The Persistence of Memory by Salvador Dali (1931). Museum of Modern Art, New York City.

Lately I have been confronted with the thought that International Relations (IR) theory is essentially interpretive history, the thematic telling of history, based on the writer’s analysis of the most important trends of their subject. By aspiring to produce generalizable accounts of state behavior, IR scholars participate in the same effort. This is why political science – of which IR is a specialization – may be considered the final draft of history. But in their focus on the major themes, scholars (particularly those working within the Realist paradigm) have tended to focus on the most impactful actors – these tending to be the most powerful states. In so doing, they neglect the smaller states, which constitute the majority of the world.

But does resolving that problem pose a new one?

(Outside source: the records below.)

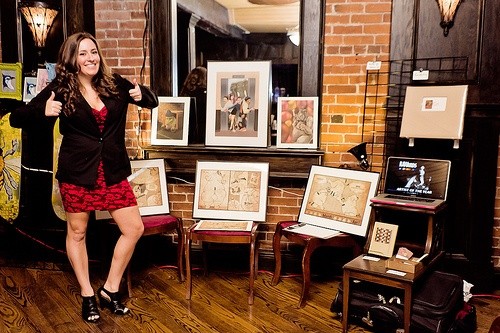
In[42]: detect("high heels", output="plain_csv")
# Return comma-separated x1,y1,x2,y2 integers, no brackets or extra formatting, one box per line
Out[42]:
97,286,130,315
81,293,100,323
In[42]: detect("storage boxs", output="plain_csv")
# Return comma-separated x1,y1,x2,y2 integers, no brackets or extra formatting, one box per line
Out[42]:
386,255,424,273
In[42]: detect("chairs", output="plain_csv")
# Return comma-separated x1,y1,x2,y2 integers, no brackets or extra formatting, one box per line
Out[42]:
272,220,360,307
343,203,435,333
100,214,184,298
185,219,260,304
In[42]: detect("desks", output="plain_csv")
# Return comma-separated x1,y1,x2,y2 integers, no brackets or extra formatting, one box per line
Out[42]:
372,198,447,262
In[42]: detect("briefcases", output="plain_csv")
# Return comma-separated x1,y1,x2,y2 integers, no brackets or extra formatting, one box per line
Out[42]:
329,267,479,333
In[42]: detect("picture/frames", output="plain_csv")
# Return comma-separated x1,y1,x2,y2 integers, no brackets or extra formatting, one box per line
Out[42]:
95,159,171,220
151,95,190,146
206,60,270,147
276,97,318,149
299,164,380,236
192,161,270,222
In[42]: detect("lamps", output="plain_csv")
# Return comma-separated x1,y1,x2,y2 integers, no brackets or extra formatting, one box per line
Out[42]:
284,28,300,47
434,0,465,37
18,2,59,55
347,141,369,170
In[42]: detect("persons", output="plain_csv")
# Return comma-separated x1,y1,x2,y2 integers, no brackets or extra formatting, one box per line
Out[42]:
180,67,207,145
414,166,429,191
279,88,289,97
223,93,254,132
9,33,159,322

In a brilliant new article in the European Journal of International Relations (6 November 2025), Arjun Chowdhury (University of British Columbia, Canada) and Miles M. Evers (University of Connecticut, US) titled ‘Anachronism and International Relations theory‘ confront the problem of history and time in a unique problem of modern IR theory; the well-intentioned tendency to superimpose contemporary outlooks and concepts in bygone eras in an attempt to broaden geographical and historical representation (truly global history, and not just those of North America and Western Europe).

Making use of historical methods, archival sciences, and the philosophy of history, they argue that “two retrospective processes—information-destroying, which shapes what is preserved, and information-obscuring, which governs how that information is organized—flatten ideational variation in the historical record and distort the evidentiary foundations on which scholars depend for testing and building theories of world politics.” They term this structural anachronism.

Some examples they cite include studies of war such as Miller and Bakar’s (2023) conflict-event dataset, Kang’s
(2010)
account of the Confucian long peace, and Phillips’ (2021) analysis of imperial diversity regimes, which, they assert, “draw on selective sources that elevate some conflicts over others and use ideal types that impose coherence on episodes.” They also critique accounts of order such as Butcher and Griffiths (2017) on precolonial systems, Spruyt (2020) on regional worldviews, and Zarakol (2022) on Chinggisid sovereignty, whom they find to “rely on retrospective sources that reframe political diversity through modern traditions and categories like sovereignty.”

Is the problem of structural anarchism better than the alternative? I think it is. Given that the other problem is essentially erasure, the potentially inaccurate representation of non-Western pasts in modern IR theory can be surmountable by incremental correction. Indeed it can only come into the fore of IR theory in that way, much as ever-new theories have emerged by being correctives to prior efforts. The authors themselves argue as much, acknowledging that all of historical writing is bound to participate in some level of structural anachronism.